Chairman, Honourable Members, Ladies and Gentlemen,


Thank you for inviting us once again to appear before you, this time to discuss our recommendations for the year 2000 budget and beyond. We have submitted to you copies of a memorandum sent to the Prime Minister in September, which includes specific recommendations for the next budget. I do not plan to take up time by repeating them here, but I would like to elaborate on a couple of key points.


I am as delighted as you are to be able to discuss surpluses rather than deficits. I also was encouraged by the willingness of the Minister of Finance to lay out a multi-year projection as a tool for generating debate. What concerns me is that too much of the debate I have heard to date treats these projections as a zero-sum game where all options are equal. What we have to remember is that spending for current consumption is different from measures that will stimulate future growth in the economy and the tax base.

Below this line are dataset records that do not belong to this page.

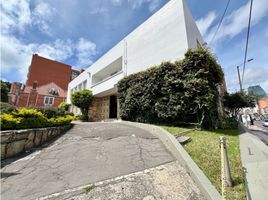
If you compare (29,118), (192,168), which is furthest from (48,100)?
(192,168)

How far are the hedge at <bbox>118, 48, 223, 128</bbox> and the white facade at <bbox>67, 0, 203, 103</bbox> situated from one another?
1704 millimetres

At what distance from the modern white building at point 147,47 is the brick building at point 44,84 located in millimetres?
15177

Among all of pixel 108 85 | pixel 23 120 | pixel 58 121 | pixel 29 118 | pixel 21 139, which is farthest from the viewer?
pixel 108 85

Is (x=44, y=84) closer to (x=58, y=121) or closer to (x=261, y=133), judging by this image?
(x=58, y=121)

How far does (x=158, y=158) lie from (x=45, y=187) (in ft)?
9.20

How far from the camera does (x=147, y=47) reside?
38.7ft

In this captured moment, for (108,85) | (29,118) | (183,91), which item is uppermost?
(108,85)

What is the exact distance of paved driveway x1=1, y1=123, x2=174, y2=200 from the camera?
2.97 metres

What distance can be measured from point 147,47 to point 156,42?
92 centimetres

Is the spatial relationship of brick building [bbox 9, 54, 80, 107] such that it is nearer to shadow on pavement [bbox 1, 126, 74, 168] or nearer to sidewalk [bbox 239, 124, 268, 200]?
shadow on pavement [bbox 1, 126, 74, 168]

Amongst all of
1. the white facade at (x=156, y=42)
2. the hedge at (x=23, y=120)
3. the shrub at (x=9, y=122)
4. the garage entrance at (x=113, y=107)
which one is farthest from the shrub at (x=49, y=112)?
the garage entrance at (x=113, y=107)

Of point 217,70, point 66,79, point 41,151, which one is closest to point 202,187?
point 41,151

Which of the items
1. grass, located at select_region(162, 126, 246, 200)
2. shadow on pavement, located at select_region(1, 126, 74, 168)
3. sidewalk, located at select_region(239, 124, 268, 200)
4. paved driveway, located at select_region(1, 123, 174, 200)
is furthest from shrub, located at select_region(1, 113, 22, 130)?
sidewalk, located at select_region(239, 124, 268, 200)

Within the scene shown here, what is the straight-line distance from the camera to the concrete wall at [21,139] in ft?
14.8
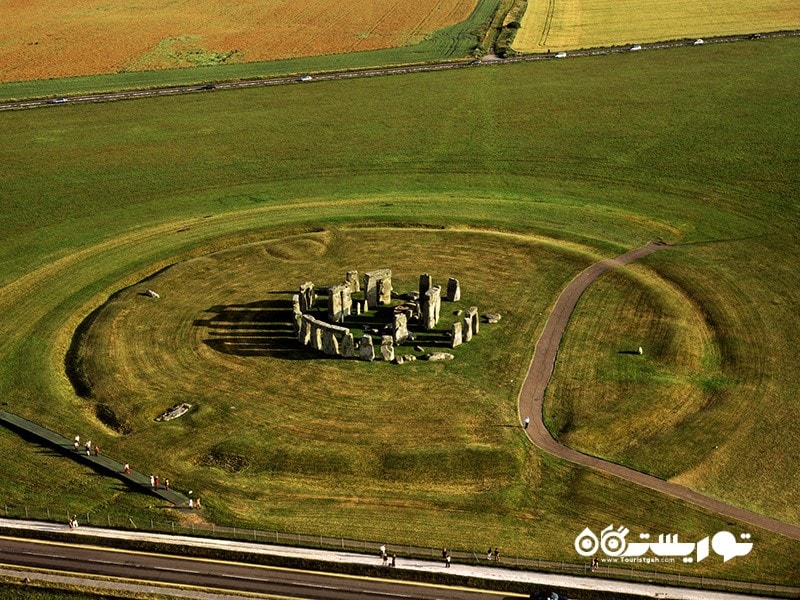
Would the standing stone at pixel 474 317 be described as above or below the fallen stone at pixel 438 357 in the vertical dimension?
above

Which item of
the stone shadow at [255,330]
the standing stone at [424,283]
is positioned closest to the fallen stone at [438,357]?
the stone shadow at [255,330]

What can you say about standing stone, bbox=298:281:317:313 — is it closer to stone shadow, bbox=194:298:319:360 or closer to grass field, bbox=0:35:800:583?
stone shadow, bbox=194:298:319:360

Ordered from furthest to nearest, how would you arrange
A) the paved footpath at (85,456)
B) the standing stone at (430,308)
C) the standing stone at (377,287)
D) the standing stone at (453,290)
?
the standing stone at (453,290) < the standing stone at (377,287) < the standing stone at (430,308) < the paved footpath at (85,456)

As this committee noted in its report last summer, Productivity with a Purpose: Improving the Standard of Living of Canadians, "Social cohesion results from productivity enhancement and economic growth, and does not cause it. In other words, we must first bake the pie before we cut it up and distribute the slices. The bigger the pie, the more slices we can cut or the larger the slices might be."


Yet instead of constructive discussion about how we could move most effectively, to bake a bigger pie, we have seen a public debate marked by divisive rhetoric, misleading statistics and, regrettably, personal attacks.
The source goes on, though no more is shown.